A low level of DoS was found to increase vulnerability to emotional and physiological pathologies by increasing susceptibility to psychological distress among adolescents (6), young adults (18) and adults (14). However, there is no evidence that emotional distress mediates the relationship between DoS and the risk of EDs among young adults to the best of our knowledge. The sharp increase in the risk of EDs among people in this age group raises the need to examine this issue.
Therefore, the current study was conducted among young adults. Studies have indicated a significant change in how developmental psychologists understand the transition from childhood to adulthood (19). Historically, it was assumed that adulthood is achieved at the age of 18 (20). However, due to social and economic changes, many of the critical milestones of adulthood (e.g., marriage, parenthood, homeownership) are being reached much later than in previous decades (19). According to Arnett (21), the transition to adulthood is characterized by changing feelings and multiple experiences that young people try to explore before deciding about a clear and cohesive way of life. In addition, there is evidence that they face emotional, interpersonal, and familial challenges during this period and often suffer from various emotional disorders, one of which is EDs (8).

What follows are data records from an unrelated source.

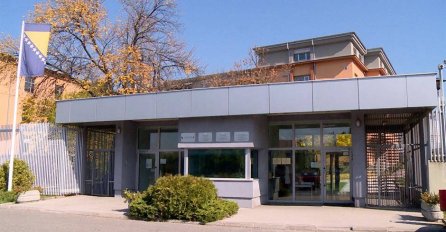 Podignuta optužnica protiv Draška Trivunovića zbog prijetnji policijskom službeniku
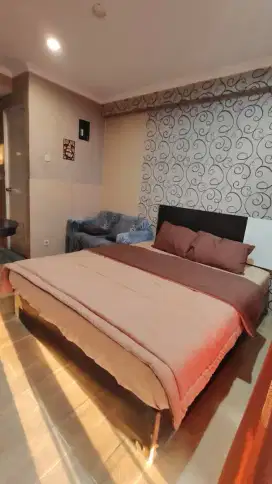 Apartemen Paragon village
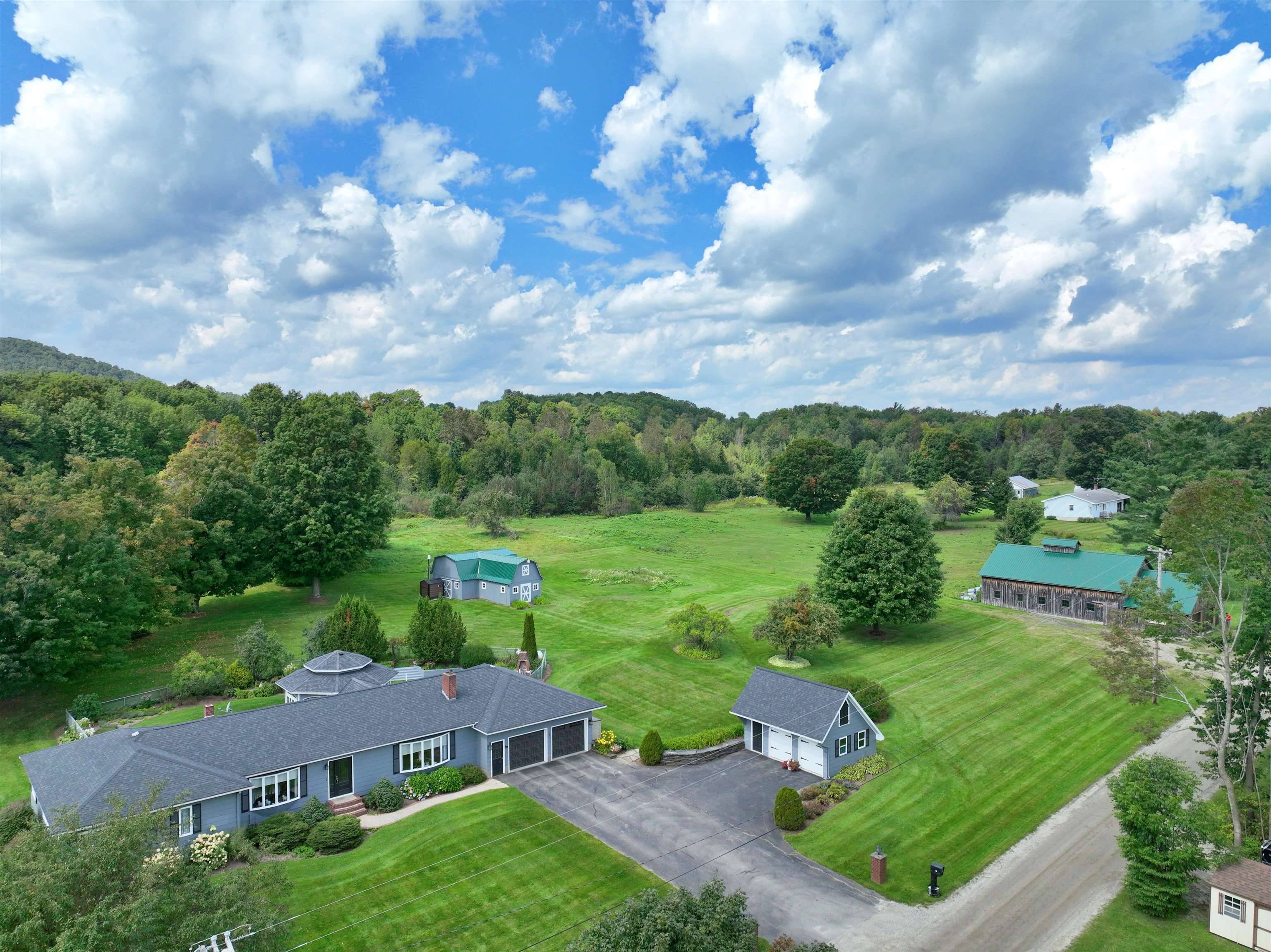 Irasburg, VT 05845,99 Ingalls DR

Taken together, the findings suggest that DoS may increase vulnerability to EDs by increasing susceptibility to emotional distress among young adults. Thus, and given the evidence of associations between EDs and emotional distress, as well as between emotional distress and DoS, the primary purpose of this study is to map the complex relationships between the risk of EDs, emotional distress and DoS among young adults. Therefore, it is reasonable to hypothesize that emotional distress (stress, anxiety, depression) will mediate the relationship between DoS (emotional reactivity, I-position, emotional cut-off, and fusion with others) and risk of EDs (drive for thinness, bulimic tendencies, body dissatisfaction, and perfectionism). In addition, based on findings indicating a higher risk of EDs among females (4), we aimed to examine whether there are gender differences in the research indices as well as in the mediation model.